From all of the angry callers I’ve listened to on sports talk radio, and most of the twitter tough guys that post on social media, I get the sense that this is the most popular route the Brewers could take. In my eyes, this strategy would involve two major moves completed at different times throughout the year.
Move number one is to ship away the pending free agents. Unfortunately for the Brewers, they only have 5 players in the final years of their contracts: Kyle Lohse, Aramis Ramirez, Gerardo Parra, Neal Cotts, and Jim Henderson. Lohse can carry some real value for a team that finds themselves in need of another solid starting arm to carry them through to the playoffs. Ramirez is also a seasoned veteran that would be a valuable presence in a playoff locker room. The Brewers would have to dish them both in favor of some AAA position players with the ability to get on base. If the goal is to be competitive next year, these are the only players that would make sense to ship out of town, as they hold value elsewhere in the league.
Move number two involves Uncle Mark (Attanasio) opening up his pocketbooks big time this off-season. The Brewers need a playmaker on both sides of the ball. They haven’t had a true Ace since Grienke, and they don’t have an offensive weapon that can consistently plate runners in scoring position. To be competitive, they need both- which comes at a massive price. Of the 2016 starting pitchers that will hit the free agent market, Jordan Zimmerman, Johnny Cueto, and David Price are the names that pop out at me. As far as bats, Jason Heyward (impossible), Ian Desmond, and Alex Gordon will be at the top of everyone’s list in what is an unusual down year for free agent position players.
This course of action is founded on the premise that the Brewers are a team built for the postseason but they are just missing a couple of key pieces that will push them over the edge. If they can write off this year, sell the players they have at their disposal before July, and make a splash in free agency this off season, then in theory they should return in 2016 with a team that can make a run.
Option 3- Blow it all up.
When I say blow it all up, I’m talking about an all-in commitment to rebuilding this organization from the ground up. It’s the type of rebuilding process that tests the loyalty of a fan base, and in my opinion, it’s the approach the Brewers need to take.

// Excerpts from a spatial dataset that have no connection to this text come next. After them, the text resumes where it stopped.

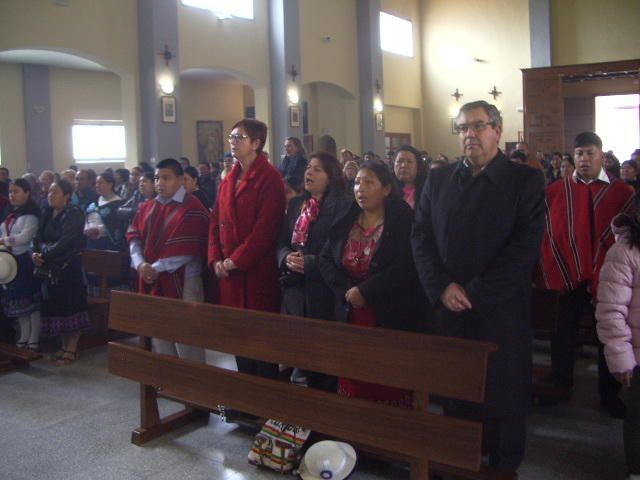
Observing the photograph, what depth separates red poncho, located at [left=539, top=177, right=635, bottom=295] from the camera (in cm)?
362

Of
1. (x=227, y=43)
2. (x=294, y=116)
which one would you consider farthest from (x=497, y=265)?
(x=294, y=116)

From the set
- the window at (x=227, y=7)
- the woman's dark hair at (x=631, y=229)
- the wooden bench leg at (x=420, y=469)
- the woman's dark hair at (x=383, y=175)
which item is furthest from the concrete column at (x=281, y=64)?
the wooden bench leg at (x=420, y=469)

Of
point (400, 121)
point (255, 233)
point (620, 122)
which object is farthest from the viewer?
point (400, 121)

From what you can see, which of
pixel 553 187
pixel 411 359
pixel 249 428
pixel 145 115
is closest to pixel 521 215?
pixel 411 359

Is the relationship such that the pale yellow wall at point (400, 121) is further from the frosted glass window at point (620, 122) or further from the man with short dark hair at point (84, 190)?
the man with short dark hair at point (84, 190)

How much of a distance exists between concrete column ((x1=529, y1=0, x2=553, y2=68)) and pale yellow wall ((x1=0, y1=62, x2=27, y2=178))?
12400 mm

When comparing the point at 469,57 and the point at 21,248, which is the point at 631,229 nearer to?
the point at 21,248

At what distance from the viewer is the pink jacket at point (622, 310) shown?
107 inches

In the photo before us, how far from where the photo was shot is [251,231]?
12.5 feet

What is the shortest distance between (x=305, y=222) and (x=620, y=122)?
14.2 m

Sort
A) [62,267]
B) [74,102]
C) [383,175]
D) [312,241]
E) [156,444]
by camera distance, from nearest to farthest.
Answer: [383,175], [156,444], [312,241], [62,267], [74,102]

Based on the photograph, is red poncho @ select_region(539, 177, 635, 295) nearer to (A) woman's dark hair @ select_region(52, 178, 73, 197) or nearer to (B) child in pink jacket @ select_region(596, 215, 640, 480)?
(B) child in pink jacket @ select_region(596, 215, 640, 480)

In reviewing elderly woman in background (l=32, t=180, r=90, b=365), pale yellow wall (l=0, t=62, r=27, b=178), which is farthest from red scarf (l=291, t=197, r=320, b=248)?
pale yellow wall (l=0, t=62, r=27, b=178)

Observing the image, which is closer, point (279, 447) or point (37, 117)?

In 46 years as a franchise, the Brewers have been to the playoffs just FOUR times. They have just one division crown since 1982, the only year they have ever been to the World Series. It’s borderline absurd that this franchise, which has had so little success in nearly a half a century, was ranked 8th overall for attendance last year.
They need to blow it up and build an organization that will be able to return to the playoffs year after year, not just once every decade. To do that, though, takes time. It takes patience, it takes a long term vision, it takes balls. It means shipping away home town favorites like Carlos Gomez and Jonathan Lucroy in return for 18-20 year olds who are still developing. It also means recognizing that now is not the time, and young talents such as Jimmy Nelson, Khris Davis, and possibly even Jean Segura (should he keep his current form) are no longer the face of the future for our franchise, but rather valuable pieces to another team’s puzzle. It may even mean taking a massive financial hit just to rid the team of Ryan Braun’s contract.
It’s not easy to do, and it’s definitely not pretty. The Chicago cubs averaged 91 losses over the past four seasons as they went through the same gut wrenching process, but look at them now. They field the youngest team in the league and have a farm system ripe with big league talent that should be able to keep them in contention for the next half decade.
It would require new management, new coaching, possibly even new organizational leadership, but it must be done. Anything short of a complete commitment to rebuilding from the ground up will result in more one year runs to the postseason followed by sub .500 seasons. The farm system needs to be replenished, the coaching needs to be shaken up, and the Brewers need to cut their losses and start over. The fans will come back when the Brewers start winning games. Until then, my friends, it’s going to be a long couple months until football season.